A ideia, segundo os defensores de tal medida, é que eventos como este teriam mais chances de serem evitados no país. E é óbvio que não tardaram matérias com viés desarmamentista tentando relacionar a relativa queda de mortes por arma de fogo no país ao aumento do controle de armas. O mesmo tipo de falácia que já foi usado aqui no Brasil em defesa do Estatuto do Desarmamento, apesar das falhas visíveis de tais falácias, como mostrado aqui.

Apesar da narrativa de que o endurecimento das leis de armas de fogo foi responsável pelo declínio de mortes por armas de fogo, estatísticas sobre mortes de armas de fogo levantadas pelo próprio governo australiano mostram que já havia uma tendência de queda desde 1991, 5 anos antes do atentado de 1996.

Apesar das duras restrições de acesso a armas de fogo e da redução no número de mortes por armas de fogo, nada disso impediu que um evento aparentemente imprevisível como o atentado em Bondi tivesse acontecido. As leis sobre armas de fogo apenas impediram que muitos dos cidadãos que foram vitimados pelos terroristas tivessem armas de fogo para alvejar ou dissuadir os terroristas, impedindo o trágico desfecho com 15 pessoas mortas e 40 hospitalizadas.
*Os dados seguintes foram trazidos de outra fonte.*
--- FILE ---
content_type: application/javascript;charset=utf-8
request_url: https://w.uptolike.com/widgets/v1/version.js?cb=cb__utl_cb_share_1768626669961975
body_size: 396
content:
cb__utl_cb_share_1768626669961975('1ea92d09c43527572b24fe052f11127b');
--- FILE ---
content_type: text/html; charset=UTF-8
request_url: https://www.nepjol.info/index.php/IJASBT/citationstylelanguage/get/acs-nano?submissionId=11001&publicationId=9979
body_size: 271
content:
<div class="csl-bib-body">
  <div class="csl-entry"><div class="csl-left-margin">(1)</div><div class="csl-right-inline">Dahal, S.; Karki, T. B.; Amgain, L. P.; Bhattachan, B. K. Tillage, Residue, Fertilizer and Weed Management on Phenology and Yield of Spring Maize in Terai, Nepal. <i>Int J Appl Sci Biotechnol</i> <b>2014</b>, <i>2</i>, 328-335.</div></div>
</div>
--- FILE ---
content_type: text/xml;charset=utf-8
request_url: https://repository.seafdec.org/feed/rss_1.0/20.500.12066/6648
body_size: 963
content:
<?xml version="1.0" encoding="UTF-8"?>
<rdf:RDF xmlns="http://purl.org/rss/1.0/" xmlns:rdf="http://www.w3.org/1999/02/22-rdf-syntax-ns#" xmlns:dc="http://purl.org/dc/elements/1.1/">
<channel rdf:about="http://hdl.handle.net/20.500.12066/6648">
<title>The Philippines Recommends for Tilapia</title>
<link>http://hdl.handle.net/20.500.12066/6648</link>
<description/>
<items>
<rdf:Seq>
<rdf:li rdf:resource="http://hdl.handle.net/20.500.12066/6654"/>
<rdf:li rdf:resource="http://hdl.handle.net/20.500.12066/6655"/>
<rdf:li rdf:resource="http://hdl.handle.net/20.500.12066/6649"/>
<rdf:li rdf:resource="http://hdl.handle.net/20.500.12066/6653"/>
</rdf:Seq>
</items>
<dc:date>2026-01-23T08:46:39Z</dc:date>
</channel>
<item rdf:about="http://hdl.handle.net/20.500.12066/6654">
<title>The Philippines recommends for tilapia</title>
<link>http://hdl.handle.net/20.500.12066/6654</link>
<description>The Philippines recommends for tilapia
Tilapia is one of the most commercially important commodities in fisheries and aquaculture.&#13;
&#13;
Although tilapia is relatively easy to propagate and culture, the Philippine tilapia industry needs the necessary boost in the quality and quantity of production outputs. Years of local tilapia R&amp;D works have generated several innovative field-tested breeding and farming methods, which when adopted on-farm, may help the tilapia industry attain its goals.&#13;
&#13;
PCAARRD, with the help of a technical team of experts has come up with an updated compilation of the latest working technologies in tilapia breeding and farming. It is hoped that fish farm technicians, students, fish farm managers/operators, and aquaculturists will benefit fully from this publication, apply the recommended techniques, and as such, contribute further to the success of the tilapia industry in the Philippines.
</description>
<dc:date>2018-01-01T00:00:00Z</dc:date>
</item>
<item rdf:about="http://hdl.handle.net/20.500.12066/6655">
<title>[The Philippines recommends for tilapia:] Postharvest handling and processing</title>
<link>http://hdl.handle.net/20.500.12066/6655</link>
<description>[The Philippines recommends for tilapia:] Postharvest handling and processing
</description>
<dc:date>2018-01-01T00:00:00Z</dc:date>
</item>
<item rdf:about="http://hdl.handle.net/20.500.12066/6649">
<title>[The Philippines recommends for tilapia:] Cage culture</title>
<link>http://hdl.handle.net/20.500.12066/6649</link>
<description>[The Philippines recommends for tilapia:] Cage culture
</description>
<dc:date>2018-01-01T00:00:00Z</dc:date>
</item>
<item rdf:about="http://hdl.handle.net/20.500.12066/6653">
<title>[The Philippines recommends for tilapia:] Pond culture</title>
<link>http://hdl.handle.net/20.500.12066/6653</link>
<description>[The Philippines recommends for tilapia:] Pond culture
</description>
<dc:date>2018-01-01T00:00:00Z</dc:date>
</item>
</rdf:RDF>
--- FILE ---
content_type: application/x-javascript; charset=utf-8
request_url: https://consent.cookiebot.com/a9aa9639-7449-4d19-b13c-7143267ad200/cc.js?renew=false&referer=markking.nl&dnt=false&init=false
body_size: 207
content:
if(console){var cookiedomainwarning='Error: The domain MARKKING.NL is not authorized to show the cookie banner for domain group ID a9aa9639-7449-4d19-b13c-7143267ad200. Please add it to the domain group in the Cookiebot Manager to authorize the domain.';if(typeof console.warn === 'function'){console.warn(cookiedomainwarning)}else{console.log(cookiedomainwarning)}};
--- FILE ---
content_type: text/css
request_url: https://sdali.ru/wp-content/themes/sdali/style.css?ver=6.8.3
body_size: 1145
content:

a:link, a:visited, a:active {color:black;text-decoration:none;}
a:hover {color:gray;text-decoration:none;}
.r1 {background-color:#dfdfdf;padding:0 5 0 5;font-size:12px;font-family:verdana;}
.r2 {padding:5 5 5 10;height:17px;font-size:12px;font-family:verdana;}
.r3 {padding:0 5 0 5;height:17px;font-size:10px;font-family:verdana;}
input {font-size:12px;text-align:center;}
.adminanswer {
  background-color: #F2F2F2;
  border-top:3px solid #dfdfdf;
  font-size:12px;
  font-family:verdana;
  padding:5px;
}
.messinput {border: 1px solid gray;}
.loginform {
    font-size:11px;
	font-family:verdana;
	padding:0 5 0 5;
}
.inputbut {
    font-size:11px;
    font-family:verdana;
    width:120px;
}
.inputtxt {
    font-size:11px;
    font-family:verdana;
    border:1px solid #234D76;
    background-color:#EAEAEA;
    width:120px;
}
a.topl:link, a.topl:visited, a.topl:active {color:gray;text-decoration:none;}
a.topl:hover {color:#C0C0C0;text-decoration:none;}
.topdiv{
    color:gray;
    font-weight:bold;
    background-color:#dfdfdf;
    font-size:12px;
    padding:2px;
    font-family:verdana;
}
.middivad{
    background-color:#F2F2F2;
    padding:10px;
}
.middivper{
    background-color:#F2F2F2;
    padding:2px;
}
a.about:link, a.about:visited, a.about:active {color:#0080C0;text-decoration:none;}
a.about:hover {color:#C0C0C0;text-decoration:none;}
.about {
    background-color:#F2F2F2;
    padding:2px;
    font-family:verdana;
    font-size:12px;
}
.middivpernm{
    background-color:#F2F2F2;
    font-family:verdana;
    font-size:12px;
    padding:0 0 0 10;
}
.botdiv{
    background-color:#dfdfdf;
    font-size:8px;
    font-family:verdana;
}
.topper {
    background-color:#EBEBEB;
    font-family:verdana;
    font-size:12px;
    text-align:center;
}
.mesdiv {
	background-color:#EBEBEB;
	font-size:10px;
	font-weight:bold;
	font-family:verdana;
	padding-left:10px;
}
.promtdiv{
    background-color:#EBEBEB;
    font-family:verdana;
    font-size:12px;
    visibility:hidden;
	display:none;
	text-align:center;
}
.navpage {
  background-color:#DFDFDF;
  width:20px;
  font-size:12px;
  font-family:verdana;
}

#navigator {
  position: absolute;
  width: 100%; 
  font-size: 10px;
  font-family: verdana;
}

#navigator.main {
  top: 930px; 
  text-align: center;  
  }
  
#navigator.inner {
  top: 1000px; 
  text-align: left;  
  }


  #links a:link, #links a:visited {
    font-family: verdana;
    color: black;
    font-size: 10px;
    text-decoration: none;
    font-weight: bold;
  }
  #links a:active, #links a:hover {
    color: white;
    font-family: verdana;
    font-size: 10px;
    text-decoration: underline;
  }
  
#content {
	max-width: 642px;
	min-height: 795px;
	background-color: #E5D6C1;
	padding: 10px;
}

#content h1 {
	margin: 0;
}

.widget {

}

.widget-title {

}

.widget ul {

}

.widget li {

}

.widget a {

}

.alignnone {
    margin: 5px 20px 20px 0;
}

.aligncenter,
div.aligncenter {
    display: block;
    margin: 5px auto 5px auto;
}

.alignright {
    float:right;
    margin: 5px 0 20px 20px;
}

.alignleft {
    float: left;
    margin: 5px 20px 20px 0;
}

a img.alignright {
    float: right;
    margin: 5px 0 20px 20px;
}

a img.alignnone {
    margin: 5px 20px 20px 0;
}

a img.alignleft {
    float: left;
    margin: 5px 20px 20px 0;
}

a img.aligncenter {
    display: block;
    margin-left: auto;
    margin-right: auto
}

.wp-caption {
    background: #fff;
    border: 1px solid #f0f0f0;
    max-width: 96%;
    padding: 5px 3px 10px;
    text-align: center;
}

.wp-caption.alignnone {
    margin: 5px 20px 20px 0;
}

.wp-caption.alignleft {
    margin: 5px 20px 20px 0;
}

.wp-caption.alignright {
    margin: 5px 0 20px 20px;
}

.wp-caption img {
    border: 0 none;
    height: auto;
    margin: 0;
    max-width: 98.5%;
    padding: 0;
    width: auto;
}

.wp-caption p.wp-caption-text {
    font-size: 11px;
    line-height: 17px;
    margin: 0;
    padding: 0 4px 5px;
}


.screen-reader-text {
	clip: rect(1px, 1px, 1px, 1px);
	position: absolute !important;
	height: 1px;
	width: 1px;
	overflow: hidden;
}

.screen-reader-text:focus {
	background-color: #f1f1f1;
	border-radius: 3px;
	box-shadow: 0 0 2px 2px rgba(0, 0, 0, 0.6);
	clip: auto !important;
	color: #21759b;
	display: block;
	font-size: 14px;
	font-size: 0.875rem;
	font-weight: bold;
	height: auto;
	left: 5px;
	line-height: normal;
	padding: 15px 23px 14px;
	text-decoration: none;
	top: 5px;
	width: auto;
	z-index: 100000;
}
Endurecimento das leis de armas de fogo

De forma nada surpreendente, os políticos desarmamentistas australianos resolveram usar o atentado como justificativa para endurecer ainda mais as leis de acesso a armas de fogo no país. Mesmo que as leis já duras sobre acesso a armas de fogo não tenham impedido o atentado, os desarmamentistas argumentarão que um endurecimento maior destas leis irá impedir que tais episódios se repitam e que o atentado só ocorreu porque as leis “não eram duras o suficiente”.

Alguns desarmamentistas irão apontar para o aumento da compra de armas de fogo em 25% na Austrália, apesar do endurecimento das leis de acesso a armas de fogo. No entanto, esquecem de dizer que tal aumento aconteceu dentro dos limites destas novas leis, que passaram a limitar a posse e porte de armas de fogo a atividades como caça e esportes, mas nunca em casos de legítima defesa.

Mais do mesmo

O mais provável é que desarmamentistas consigam o que querem e usem do terror e falácias em torno do atentado para endurecer ainda mais as leis de armas de fogo, mesmo que isso não impeça novos atentados como este. E caso outro atentado ocorra, é só endurecer ainda mais as leis sobre armas de fogo, como fizeram após os atentados de 1996 e desta semana, até que a população australiana fique completamente desarmada e impotente diante dos criminosos.

E sempre que for mostrado que o estado australiano é incapaz de garantir segurança à população, é só culpar o acesso a armas de fogo enquanto desvia a atenção pública de sua incapacidade de proteger a população.